Glasgow, who triumphed 43-14 in Parma on April 8, led 35-10 at half-time, with tries by Leone Nakarawa, Adam Ashe, Glenn Bryce (two) and Taqele Naiyaravoro. And they pulled further clear after the interval.
Nakarawa completed his hat-trick, and Greg Peterson, Ali Price and Duncan Weir all dotted down, with the latter kicking every conversion in a 70-10 rout.
The Zebre tries were scored by Kayle van Zyl and Tommaso Boni.
The result, coupled with Connacht's shock 22-21 defeat at Benetton Treviso, lifted the Warriors top of the table.

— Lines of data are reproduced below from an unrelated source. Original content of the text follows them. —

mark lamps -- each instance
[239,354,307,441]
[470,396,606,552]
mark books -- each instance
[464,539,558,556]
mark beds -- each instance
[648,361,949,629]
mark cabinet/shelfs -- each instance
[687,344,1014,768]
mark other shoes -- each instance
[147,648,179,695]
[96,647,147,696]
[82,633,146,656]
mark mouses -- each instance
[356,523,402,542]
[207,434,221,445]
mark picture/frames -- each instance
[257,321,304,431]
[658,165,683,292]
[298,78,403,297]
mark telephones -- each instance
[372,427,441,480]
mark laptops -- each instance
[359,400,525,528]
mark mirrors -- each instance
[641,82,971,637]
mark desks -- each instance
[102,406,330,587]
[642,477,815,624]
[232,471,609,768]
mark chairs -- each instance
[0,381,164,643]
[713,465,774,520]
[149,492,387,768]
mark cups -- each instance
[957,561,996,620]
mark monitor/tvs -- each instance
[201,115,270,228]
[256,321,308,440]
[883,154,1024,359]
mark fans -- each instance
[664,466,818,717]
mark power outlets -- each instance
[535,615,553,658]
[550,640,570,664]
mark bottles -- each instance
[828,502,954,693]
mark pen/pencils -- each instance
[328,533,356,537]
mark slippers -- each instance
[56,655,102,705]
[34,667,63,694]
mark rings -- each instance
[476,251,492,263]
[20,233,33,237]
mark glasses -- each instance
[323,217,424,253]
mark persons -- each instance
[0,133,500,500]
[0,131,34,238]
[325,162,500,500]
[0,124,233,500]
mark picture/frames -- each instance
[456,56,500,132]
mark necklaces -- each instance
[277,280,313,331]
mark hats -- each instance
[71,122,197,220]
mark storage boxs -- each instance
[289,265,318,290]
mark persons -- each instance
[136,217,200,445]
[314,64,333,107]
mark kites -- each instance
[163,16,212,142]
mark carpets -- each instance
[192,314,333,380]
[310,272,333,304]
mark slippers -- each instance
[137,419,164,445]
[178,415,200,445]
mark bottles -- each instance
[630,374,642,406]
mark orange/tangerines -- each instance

The opening score came on Glasgow's first visit to the Zebre 22, when lock Nakarawa broke a tackle to touch down and fly-half Weir converted.
Zebre immediately hit back with an unconverted try from left-winger Van Zyl.
Glasgow's second try came on 25 minutes, though, as number eight Ashe finished off a sustained attack.
The hosts then ran in three more touchdowns in a purple patch in the last 10 minutes of the half.
Full-back Bryce ran in from 40 metres following two short passes from a scrum, before the bonus-point try fell to right wing Naiyaravoro following a Weir side-foot kick. Bryce then picked up his second try, and Weir converted the lot as Glasgow surged 35-5 ahead.
There was still time for Zebre to hit back, again down the left wing, with centre Boni grabbing the unconverted score.
But the one-way traffic resumed on the restart.
Nakawara crossed for his second try three minutes into the second half, with Weir adding the extras, and 10 minutes later the big Fijian - who is heading to France at the end of the season - completed a popular hat-trick.
News filtered through that Treviso had jumped above Zebre at the foot of the standings, prompting the visitors to seek a bonus point of their own, but that meant their play became very loose.
Tries from Peterson, Price and Weir took Glasgow's try tally to 10, and their season haul so far to 67 - four more than the total for last term.